Four behavioral categories are especially useful:
- Purchase behavior: What people have bought before, how they research purchases, and whether they abandoned a cart or inquiry before completing a transaction.
- Usage rate: How frequently someone uses your product or a similar product. Heavy users and light users often need different messaging and different offers.
- Loyalty and engagement: Which customers interact with your brand regularly and which are showing signs of losing interest. Identifying at-risk customers early lets you re-engage them before they leave.
- Occasion-based behavior: When customers are most likely to buy. Some products sell around seasonal events, life milestones, or business cycles.
Netflix, for example, tracks what users watch, how they rate content, what they search for, and how they browse. Nike analyzes purchase occasions, buying frequency based on fitness level, the sports customers participate in, and what benefits they prioritize. You don’t need Netflix-scale data to apply this thinking. Even a small business can track which email subject lines get opened, which products get reordered, and which customers refer friends.
Narrow Down and Test
After gathering all this data, you’ll likely have several possible target customer segments.
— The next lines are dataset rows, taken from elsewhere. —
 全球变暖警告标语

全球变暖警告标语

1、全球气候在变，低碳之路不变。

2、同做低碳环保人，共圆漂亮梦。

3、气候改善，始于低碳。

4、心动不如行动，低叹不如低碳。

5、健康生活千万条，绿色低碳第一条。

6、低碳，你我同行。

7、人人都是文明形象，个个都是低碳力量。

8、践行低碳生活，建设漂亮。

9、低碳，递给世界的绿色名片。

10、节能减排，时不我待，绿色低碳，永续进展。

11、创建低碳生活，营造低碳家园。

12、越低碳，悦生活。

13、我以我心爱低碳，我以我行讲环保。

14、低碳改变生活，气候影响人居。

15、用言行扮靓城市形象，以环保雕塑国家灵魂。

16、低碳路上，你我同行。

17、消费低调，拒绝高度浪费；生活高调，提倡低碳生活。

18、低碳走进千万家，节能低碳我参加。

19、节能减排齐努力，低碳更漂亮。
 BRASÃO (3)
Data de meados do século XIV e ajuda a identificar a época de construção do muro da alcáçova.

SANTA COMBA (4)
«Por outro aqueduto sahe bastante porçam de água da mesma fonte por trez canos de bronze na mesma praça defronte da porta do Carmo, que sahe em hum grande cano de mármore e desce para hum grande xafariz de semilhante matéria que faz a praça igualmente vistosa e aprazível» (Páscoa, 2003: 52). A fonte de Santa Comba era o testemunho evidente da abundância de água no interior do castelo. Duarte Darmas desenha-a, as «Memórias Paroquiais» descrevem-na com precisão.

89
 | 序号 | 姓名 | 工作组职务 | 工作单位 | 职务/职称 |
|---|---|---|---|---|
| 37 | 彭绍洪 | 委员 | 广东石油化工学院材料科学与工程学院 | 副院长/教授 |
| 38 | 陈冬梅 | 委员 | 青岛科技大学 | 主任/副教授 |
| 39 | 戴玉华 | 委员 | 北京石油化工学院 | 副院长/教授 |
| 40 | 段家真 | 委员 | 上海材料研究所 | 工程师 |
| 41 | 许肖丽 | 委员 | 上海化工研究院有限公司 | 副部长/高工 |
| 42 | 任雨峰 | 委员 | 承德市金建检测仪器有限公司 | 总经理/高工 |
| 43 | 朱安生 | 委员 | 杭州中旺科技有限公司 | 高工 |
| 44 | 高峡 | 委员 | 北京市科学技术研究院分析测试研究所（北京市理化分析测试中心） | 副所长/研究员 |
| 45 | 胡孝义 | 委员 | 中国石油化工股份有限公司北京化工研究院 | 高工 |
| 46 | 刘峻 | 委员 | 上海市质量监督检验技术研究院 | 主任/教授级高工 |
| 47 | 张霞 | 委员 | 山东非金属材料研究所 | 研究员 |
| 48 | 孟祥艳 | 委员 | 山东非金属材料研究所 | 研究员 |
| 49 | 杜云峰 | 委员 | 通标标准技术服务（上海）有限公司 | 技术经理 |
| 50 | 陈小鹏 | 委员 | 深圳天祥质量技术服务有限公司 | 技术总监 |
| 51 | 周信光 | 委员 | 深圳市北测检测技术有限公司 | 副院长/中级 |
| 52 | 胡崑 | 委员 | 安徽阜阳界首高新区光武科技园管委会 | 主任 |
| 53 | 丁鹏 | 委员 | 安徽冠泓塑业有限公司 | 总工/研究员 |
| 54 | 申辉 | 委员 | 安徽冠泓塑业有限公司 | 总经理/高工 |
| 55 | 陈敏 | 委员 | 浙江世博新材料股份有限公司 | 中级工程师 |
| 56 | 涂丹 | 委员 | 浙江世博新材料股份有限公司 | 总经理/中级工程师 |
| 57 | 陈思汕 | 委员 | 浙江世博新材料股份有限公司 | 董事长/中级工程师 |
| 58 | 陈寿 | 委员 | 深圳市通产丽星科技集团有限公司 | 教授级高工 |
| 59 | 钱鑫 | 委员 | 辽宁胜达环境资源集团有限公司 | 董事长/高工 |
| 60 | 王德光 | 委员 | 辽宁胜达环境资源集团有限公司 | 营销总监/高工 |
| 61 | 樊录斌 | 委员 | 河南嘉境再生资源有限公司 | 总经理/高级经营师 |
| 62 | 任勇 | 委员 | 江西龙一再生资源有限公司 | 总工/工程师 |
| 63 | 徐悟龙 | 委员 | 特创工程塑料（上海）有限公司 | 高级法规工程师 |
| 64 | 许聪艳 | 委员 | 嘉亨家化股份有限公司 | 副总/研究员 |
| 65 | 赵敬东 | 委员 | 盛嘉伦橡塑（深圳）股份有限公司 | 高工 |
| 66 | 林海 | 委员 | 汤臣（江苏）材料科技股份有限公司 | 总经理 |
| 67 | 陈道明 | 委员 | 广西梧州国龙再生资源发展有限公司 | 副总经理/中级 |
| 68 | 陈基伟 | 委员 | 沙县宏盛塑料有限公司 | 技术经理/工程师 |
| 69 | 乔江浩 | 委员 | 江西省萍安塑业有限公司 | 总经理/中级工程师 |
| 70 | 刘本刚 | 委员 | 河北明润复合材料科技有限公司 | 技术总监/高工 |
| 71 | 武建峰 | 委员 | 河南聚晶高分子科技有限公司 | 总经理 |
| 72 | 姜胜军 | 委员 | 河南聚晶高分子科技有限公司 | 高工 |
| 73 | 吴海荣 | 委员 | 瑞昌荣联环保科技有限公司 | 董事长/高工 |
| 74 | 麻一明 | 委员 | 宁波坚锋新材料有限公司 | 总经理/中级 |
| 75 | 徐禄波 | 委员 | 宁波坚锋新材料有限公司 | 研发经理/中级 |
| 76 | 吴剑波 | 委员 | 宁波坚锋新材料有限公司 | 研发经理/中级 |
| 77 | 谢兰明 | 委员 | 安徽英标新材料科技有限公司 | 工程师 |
Resist the urge to pursue all of them at once. Rank each segment by three criteria: how urgent is their need, how able are they to pay, and how easy are they for you to reach? The segment that scores highest on all three is your primary target.
Then test your hypothesis with real marketing. Run a small ad campaign targeting your primary segment and measure response rates. Send tailored outreach to 50 prospects who match your profile and track how many engage. Launch a landing page with messaging designed for that audience and see if it converts. If the results are strong, double down. If they’re weak, revisit your profile and adjust based on what you learned.
Your target customer profile isn’t a one-time exercise. As your product evolves, your market shifts, and you accumulate more customer data, revisit the profile every six to twelve months. The customers who were your best fit at launch may not be your best fit two years later, and the behavioral data you collect over time will sharpen your understanding in ways that initial research alone never could.